• Reading text:

The learning curve for cultural appropriation
Miley Cyrus’ fourth album “Bangerz” saw her full departure from her days of Hannah Montana.
She adopted a hip-hop sound, and she garnered extensive media attention throughout the entire era. From the “Wrecking Ball” music video to her infamous 2013 MTV VMA performance with Robin Thicke, Cyrus was inescapable.
However, Cyrus was accused of using hip-hop culture as a way to shed her “Hannah Montana” Disney persona.
Many people credit Cyrus with bringing “twerking” to the mainstream as if Black people did not invent the word in the first place. In her “We Can’t Stop” video, she flashes a gold grill and cuts off a house arrest ankle bracelet, which are stereotypical hip-hop monikers. She also was accused throughout the era of using her Black women dancers as props.
This is an example of cultural appropriation. It’s the unacknowledged or inappropriate adoption of the customs, practices, ideas, etc. of a people or a society by members of another usually more dominant people or society.
The accusations only became stronger after a 2017 interview that promoted her next album “Younger Now” where she detailed that she didn’t feel she fit into that scene anymore because of the lyrical content. Some saw it as her openly admitting that she used the culture until it stopped benefiting her commercially.

• Available records:
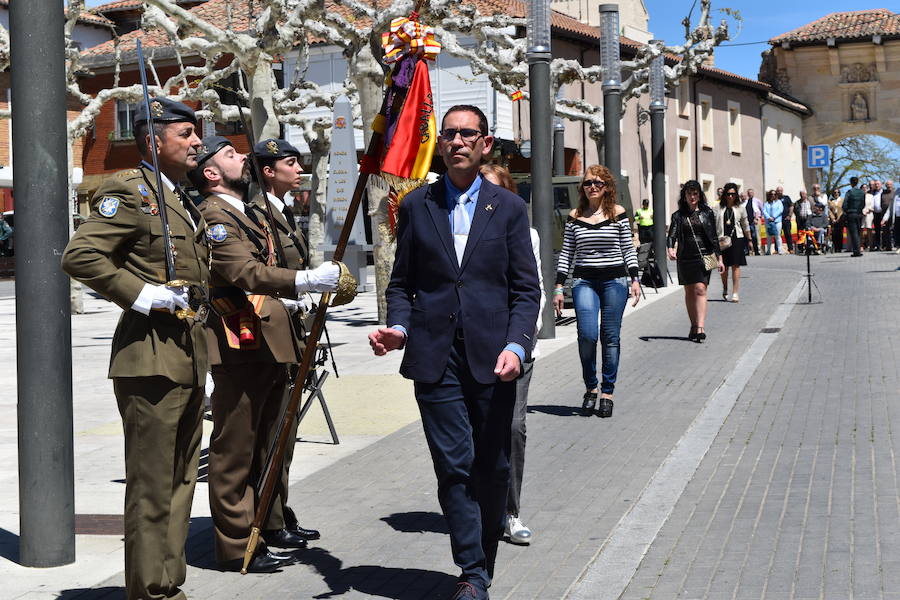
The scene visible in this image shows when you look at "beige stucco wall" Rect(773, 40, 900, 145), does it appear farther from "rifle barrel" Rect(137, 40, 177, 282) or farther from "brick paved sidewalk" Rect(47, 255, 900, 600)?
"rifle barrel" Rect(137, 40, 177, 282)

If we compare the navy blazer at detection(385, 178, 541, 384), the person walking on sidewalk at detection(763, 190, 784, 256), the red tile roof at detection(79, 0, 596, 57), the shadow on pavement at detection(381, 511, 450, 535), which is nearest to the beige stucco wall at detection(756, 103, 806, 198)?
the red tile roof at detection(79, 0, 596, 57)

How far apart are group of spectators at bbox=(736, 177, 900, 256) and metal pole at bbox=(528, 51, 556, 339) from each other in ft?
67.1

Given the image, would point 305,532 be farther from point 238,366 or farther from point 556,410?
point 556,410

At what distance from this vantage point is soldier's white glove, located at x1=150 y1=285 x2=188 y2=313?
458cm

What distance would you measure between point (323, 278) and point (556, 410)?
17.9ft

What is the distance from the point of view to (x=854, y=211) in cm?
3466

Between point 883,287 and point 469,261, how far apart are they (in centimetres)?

• To do:
A – In the passage on cultural appropriation, swap "ankle bracelet" for "ankle monitor" and write out the part from "Many people credit" to "dancers as props.".
B – Give the records from the line with "How far apart are group" through the end of the records as a numbered list, leaving out blank lines.
The passage and the records have nothing to do with each other.

• Answers for this exercise:
A –
Many people credit Cyrus with bringing “twerking” to the mainstream as if Black people did not invent the word in the first place. In her “We Can’t Stop” video, she flashes a gold grill and cuts off a house arrest ankle monitor, which are stereotypical hip-hop monikers. She also was accused throughout the era of using her Black women dancers as props.

B –
1. How far apart are group of spectators at bbox=(736, 177, 900, 256) and metal pole at bbox=(528, 51, 556, 339) from each other in ft?
2. 67.1
3. Given the image, would point 305,532 be farther from point 238,366 or farther from point 556,410?
4. point 556,410
5. At what distance from this vantage point is soldier's white glove, located at x1=150 y1=285 x2=188 y2=313?
6. 458cm
7. What distance would you measure between point (323, 278) and point (556, 410)?
8. 17.9ft
9. What is the distance from the point of view to (x=854, y=211) in cm?
10. 3466
11. Between point 883,287 and point 469,261, how far apart are they (in centimetres)?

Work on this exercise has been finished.